GOAL: Take the line that contains "Out of pixel" as the first line and the final line of the records as the last; return exactly those lines and the lines between.

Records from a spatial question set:
>>>>>

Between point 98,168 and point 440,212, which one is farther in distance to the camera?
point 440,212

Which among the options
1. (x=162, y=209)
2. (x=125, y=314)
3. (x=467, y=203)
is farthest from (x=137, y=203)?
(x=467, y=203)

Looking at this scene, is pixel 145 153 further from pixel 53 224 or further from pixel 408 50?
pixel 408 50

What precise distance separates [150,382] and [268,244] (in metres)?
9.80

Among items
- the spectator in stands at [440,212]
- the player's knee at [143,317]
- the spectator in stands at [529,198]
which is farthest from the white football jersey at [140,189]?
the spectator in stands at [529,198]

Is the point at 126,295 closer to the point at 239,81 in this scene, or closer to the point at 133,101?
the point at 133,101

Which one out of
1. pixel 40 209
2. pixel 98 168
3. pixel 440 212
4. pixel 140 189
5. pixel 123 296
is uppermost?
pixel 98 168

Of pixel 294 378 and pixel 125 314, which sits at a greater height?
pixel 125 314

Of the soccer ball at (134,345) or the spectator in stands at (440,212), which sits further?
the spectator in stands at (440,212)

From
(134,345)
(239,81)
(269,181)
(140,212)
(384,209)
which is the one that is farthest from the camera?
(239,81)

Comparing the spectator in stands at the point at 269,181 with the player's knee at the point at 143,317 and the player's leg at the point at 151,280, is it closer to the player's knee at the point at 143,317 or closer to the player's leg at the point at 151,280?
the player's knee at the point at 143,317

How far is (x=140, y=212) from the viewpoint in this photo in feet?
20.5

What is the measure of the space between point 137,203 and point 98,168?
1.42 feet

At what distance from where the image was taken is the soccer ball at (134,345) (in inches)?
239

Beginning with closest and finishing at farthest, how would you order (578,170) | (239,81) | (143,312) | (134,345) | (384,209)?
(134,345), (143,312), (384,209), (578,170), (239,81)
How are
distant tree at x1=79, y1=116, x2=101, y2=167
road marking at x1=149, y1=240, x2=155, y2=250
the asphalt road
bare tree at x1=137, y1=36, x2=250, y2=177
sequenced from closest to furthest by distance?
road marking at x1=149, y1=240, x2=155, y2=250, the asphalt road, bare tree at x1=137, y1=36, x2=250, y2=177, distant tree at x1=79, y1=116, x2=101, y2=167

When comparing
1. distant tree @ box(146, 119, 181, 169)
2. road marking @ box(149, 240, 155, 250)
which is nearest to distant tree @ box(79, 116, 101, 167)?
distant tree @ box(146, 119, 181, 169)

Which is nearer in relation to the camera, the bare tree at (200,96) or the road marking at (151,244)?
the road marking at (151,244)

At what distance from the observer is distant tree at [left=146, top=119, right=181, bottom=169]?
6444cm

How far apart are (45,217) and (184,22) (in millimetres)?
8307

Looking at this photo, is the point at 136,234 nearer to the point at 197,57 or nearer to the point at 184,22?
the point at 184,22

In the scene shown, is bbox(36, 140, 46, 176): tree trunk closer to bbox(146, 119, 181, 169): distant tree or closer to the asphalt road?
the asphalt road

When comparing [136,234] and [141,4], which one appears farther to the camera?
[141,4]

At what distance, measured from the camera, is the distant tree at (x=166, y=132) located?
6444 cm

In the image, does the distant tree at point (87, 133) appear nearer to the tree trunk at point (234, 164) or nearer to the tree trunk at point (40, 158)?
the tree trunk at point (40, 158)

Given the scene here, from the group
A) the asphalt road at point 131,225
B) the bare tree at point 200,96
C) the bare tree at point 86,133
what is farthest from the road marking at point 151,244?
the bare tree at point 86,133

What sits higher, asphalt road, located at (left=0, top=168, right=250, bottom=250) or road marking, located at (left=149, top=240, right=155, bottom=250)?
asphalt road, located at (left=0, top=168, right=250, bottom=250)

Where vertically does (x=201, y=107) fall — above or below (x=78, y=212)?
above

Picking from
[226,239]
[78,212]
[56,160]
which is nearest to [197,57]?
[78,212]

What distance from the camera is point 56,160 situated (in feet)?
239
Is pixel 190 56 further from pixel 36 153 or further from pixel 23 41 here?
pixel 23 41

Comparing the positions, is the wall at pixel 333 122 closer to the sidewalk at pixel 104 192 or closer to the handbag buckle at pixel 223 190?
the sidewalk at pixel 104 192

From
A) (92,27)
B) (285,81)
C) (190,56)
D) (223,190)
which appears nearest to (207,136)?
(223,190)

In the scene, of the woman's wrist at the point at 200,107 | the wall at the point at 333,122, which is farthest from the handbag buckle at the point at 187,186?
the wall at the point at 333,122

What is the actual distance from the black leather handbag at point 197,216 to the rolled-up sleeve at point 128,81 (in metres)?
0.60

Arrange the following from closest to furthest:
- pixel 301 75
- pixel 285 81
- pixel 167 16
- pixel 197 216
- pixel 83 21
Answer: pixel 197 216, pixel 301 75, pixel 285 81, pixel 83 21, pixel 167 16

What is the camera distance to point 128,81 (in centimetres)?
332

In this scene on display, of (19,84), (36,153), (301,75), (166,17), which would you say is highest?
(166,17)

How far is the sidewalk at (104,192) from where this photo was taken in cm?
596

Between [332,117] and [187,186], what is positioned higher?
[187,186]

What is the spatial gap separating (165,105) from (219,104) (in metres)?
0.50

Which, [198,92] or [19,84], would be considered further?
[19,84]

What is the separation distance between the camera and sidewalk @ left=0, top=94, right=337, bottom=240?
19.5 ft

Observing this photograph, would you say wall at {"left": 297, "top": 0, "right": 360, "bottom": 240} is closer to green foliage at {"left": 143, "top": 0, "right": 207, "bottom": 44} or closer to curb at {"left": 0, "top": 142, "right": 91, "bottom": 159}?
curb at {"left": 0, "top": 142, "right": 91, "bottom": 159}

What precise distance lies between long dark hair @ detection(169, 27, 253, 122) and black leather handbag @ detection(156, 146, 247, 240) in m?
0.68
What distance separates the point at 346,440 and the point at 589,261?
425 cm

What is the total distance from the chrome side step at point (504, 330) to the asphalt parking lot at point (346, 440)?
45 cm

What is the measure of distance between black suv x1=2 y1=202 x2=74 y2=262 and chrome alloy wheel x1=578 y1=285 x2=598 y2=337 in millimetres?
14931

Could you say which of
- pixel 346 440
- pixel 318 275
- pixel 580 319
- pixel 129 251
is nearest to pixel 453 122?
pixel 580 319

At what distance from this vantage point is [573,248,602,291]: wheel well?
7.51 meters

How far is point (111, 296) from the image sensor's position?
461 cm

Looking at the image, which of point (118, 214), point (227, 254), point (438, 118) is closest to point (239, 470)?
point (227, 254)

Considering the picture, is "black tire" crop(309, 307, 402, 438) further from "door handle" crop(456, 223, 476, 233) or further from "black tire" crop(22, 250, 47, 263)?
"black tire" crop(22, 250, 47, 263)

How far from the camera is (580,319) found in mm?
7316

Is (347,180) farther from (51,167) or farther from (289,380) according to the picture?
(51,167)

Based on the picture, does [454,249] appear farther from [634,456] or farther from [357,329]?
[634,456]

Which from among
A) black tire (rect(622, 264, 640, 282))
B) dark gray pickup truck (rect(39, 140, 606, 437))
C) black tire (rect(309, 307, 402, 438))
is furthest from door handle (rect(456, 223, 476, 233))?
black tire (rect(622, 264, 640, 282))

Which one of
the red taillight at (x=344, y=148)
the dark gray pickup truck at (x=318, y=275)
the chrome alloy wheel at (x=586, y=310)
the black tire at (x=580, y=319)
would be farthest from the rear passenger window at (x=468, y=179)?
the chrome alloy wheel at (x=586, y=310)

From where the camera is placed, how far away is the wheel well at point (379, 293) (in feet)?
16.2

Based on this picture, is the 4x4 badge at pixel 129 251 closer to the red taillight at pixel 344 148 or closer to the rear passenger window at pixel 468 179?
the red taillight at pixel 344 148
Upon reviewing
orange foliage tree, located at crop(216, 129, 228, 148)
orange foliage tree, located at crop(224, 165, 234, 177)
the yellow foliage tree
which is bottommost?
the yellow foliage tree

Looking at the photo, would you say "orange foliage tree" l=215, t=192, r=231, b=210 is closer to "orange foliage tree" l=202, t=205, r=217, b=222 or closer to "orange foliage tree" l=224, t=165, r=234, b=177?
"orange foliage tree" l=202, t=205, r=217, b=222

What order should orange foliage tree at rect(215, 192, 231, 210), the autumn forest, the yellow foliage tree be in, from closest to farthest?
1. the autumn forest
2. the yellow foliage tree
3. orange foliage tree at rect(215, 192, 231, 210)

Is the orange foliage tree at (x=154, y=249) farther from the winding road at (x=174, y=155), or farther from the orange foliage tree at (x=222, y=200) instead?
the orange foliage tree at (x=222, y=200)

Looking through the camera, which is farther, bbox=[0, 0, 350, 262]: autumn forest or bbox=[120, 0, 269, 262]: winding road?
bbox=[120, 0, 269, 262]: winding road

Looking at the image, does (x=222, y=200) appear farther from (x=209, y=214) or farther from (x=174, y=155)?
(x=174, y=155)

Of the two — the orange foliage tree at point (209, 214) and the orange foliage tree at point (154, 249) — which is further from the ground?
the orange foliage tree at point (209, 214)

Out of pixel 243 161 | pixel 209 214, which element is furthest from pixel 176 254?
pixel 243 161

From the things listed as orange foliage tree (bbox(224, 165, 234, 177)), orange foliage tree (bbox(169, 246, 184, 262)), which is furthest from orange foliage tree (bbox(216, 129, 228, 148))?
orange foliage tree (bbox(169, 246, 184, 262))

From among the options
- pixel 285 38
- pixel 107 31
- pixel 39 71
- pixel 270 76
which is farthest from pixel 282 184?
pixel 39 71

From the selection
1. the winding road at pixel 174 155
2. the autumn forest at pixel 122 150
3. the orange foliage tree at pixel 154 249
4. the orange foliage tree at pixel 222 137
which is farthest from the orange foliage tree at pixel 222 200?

<<<<<

ANSWER TO THE TASK:
Out of pixel 243 161 | pixel 209 214, which element is furthest from pixel 176 254?
pixel 243 161

From the things listed as orange foliage tree (bbox(224, 165, 234, 177)), orange foliage tree (bbox(169, 246, 184, 262)), which is furthest from orange foliage tree (bbox(216, 129, 228, 148))?
orange foliage tree (bbox(169, 246, 184, 262))

From among the options
- pixel 285 38
- pixel 107 31
- pixel 39 71
- pixel 270 76
which is farthest from pixel 282 184?
pixel 39 71

From the selection
1. the winding road at pixel 174 155
2. the autumn forest at pixel 122 150
3. the orange foliage tree at pixel 154 249
4. the orange foliage tree at pixel 222 137
which is farthest from the orange foliage tree at pixel 222 200?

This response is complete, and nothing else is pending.